L’ultimo film di Woody Allen, Rifkin’s Festival, ha avuto una distribuzione limitata negli Stati Uniti e non ha raggiunto grandi successi al botteghino. Al momento, il regista newyorkese sta però lavorando ad un nuovo progetto, che sarà girato a Parigi verso la fine dell’estate.

D’altra parte, Allen non sembra particolarmente soddisfatto di come si sia evoluta la sala cinema nel corso degli anni. Ha infatti spiegato che questo è uno dei motivi per cui, probabilmente, metterà presto fine alla propria carriera. Dice: “Quando ho iniziato si girava un film e veniva distribuito in una sala e in cinema di tutto il paese, e le persone andavano a centinaia e in gruppi numerosi per vederlo su un grande schermo. Ora fai un film e stai un paio di settimane in sala, forse sei o quattro settimane. E poi va direttamente in streaming o a pagamento, e le persone amano sedersi a casa con i loro schermi e guardarlo sulle loro televisioni. Il risultato non è altrettanto apprezzabile per me“.

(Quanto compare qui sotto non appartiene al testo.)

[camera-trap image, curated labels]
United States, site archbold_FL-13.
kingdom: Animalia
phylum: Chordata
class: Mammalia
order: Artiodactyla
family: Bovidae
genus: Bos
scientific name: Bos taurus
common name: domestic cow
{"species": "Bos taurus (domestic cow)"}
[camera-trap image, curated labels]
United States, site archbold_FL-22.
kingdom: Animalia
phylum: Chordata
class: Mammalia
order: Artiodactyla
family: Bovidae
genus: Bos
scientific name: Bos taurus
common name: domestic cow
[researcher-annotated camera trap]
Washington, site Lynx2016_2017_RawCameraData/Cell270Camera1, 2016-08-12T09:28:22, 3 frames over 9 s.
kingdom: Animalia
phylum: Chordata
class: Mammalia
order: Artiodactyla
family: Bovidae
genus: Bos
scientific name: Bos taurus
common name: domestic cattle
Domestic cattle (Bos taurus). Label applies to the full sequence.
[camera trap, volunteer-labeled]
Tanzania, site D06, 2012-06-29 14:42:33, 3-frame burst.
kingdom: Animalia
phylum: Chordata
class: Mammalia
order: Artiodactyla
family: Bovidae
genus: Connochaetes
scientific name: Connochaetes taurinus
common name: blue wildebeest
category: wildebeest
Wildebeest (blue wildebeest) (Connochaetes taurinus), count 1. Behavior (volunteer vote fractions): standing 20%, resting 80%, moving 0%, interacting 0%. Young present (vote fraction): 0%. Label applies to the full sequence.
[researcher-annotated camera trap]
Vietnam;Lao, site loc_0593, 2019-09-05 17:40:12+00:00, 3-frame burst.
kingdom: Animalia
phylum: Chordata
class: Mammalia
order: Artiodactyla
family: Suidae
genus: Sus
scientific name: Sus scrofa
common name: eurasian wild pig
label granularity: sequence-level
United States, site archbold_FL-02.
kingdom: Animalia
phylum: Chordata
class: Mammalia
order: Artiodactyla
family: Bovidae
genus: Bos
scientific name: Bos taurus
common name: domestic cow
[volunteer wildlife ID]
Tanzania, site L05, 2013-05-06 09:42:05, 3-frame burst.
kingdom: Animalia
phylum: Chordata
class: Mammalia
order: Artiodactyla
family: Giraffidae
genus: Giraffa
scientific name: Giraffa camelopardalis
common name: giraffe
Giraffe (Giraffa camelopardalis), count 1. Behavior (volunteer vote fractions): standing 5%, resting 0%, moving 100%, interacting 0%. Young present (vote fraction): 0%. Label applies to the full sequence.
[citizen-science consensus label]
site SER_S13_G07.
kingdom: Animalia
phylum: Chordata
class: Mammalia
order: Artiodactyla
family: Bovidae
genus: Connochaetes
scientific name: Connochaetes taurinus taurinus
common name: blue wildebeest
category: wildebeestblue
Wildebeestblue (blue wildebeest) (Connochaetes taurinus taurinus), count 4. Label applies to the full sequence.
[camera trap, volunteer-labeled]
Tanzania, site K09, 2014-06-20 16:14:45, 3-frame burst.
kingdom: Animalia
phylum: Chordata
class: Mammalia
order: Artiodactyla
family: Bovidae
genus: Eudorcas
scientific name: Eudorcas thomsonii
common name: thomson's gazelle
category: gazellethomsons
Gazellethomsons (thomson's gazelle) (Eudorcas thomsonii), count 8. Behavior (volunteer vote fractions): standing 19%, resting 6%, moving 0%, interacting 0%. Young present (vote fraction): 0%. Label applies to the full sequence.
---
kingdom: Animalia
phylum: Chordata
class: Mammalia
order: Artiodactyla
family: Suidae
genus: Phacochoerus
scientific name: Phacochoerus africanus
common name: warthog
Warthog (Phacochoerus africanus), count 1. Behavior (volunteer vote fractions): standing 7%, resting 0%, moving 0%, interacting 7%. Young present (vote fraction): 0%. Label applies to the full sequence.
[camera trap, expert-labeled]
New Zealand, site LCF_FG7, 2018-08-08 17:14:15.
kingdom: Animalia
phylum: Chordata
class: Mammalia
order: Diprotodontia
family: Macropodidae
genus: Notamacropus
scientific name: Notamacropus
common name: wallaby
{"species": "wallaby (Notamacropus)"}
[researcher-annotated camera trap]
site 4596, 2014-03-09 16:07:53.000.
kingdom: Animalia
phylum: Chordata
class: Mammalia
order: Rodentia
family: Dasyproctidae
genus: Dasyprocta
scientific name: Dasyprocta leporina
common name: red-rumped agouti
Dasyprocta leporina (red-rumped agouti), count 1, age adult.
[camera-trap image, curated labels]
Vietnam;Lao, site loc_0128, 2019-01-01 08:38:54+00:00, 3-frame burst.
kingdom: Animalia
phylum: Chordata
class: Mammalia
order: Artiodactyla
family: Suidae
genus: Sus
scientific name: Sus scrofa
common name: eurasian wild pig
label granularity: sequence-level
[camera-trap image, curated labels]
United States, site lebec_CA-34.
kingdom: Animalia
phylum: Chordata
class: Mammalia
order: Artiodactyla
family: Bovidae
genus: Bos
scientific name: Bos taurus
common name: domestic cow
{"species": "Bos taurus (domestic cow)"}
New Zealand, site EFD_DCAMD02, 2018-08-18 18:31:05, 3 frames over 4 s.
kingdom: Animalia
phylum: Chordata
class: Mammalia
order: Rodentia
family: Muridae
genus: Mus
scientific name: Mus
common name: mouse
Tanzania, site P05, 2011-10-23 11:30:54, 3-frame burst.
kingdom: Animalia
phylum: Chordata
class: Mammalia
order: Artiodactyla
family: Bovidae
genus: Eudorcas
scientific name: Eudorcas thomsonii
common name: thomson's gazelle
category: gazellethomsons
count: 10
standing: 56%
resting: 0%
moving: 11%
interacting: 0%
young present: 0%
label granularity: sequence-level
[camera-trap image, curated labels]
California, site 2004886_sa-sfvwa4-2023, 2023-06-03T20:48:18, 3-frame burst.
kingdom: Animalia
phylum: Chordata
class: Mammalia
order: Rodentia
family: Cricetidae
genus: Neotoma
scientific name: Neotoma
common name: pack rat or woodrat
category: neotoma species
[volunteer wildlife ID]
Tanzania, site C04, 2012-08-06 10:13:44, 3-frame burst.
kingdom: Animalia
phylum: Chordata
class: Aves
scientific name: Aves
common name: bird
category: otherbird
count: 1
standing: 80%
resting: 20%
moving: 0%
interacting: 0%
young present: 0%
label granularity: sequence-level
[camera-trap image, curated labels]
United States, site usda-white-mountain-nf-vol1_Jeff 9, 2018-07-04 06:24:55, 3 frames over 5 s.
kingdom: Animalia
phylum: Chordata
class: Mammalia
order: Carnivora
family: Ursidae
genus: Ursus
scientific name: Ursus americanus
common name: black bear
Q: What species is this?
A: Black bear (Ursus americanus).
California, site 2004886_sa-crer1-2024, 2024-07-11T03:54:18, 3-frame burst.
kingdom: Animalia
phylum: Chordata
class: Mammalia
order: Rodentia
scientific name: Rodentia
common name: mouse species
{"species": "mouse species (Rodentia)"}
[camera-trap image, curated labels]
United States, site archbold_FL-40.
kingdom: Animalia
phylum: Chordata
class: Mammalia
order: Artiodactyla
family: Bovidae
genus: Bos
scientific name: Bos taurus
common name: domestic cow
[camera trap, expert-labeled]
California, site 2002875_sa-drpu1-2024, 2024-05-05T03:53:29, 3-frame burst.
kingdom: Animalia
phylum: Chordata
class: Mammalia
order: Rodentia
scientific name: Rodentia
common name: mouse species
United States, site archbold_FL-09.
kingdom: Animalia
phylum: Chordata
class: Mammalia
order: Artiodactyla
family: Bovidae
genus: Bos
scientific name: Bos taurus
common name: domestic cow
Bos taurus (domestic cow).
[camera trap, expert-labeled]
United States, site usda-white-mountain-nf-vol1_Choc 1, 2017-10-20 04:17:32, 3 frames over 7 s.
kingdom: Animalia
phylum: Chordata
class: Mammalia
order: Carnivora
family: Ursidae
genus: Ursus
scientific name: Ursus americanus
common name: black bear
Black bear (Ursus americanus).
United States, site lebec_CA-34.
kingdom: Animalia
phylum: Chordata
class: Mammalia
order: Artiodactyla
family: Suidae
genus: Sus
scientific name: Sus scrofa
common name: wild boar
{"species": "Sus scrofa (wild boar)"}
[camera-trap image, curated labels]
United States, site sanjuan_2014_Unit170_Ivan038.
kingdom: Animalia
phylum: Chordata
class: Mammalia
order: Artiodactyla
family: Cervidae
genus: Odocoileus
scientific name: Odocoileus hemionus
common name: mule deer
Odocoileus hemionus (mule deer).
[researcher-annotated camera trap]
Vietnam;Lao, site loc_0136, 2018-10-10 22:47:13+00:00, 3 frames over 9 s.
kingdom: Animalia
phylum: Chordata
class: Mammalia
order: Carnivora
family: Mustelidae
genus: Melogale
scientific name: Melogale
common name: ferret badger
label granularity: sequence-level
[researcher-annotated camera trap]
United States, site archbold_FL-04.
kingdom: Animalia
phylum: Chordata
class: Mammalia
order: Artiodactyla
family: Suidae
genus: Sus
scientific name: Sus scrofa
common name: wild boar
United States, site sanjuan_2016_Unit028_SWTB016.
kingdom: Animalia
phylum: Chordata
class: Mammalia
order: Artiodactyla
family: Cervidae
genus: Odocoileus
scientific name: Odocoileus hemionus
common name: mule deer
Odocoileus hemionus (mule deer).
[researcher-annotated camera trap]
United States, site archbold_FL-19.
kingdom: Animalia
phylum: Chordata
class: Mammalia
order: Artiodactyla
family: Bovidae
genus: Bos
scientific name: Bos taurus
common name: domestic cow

Ha quindi raccontato della sua quotidianità e delle sue riflessioni: “Non devo stare al freddo in inverno o al caldo in estate, o alzarmi alle cinque di mattina, prendendo decisioni tutto il giorno. Sto a casa e non c’è altro che posso fare se non fare esercizio, suonare il clarinetto e scrivere. Ero a casa e scrivevo molto. Ho scritto molti spettacoli teatrali… Ho pensato ‘Cosa accadrebbe se non realizzassi film? Questo è un bel modo di vivere’. Quindi sono giunto alla conclusione ‘Forse ne realizzerò un altro o altri due“.
E per il futuro? Woody Allen non è interessato a scrivere sceneggiature, ma vorrebbe invece dedicarsi ai romanzi. Inoltre crede che difficilmente i suoi spettacoli possono approdare a Brodway in quanto “Tutti gli show sono revival di musical o spettacoli dove deve esserci una star a causa dei costi di produzione. Non ci sono più Arthur Miller, Tennessee Williams, William Inge o Edward Albee“.